#### Data block

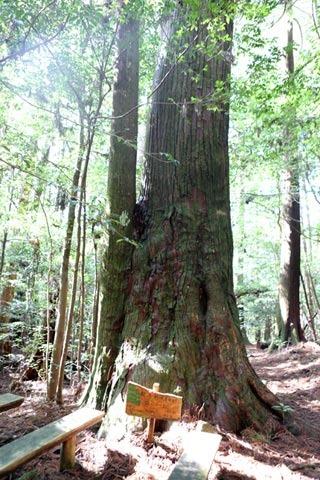 《千本山》魚梁瀬杉の大木に囲まれてタイムトリップ: 土佐山歩~とささんぽ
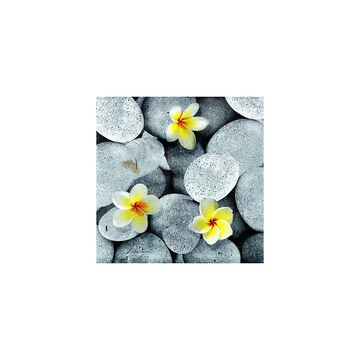 Nuvo Design Napkins - Rocks and Flowers - 20's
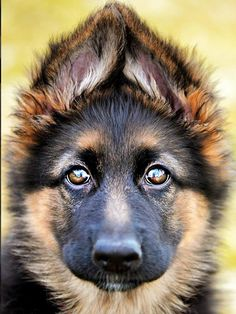 The ears are listening to hear if he's a good boy http://ift.tt/2m0layi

########

Task statement
Transcribe all of the material exactly, leaving out whatever pictures it contains.

Solution for this problem
 《千本山》魚梁瀬杉の大木に囲まれてタイムトリップ: 土佐山歩~とささんぽ
 Nuvo Design Napkins - Rocks and Flowers - 20's
 The ears are listening to hear if he's a good boy http://ift.tt/2m0layi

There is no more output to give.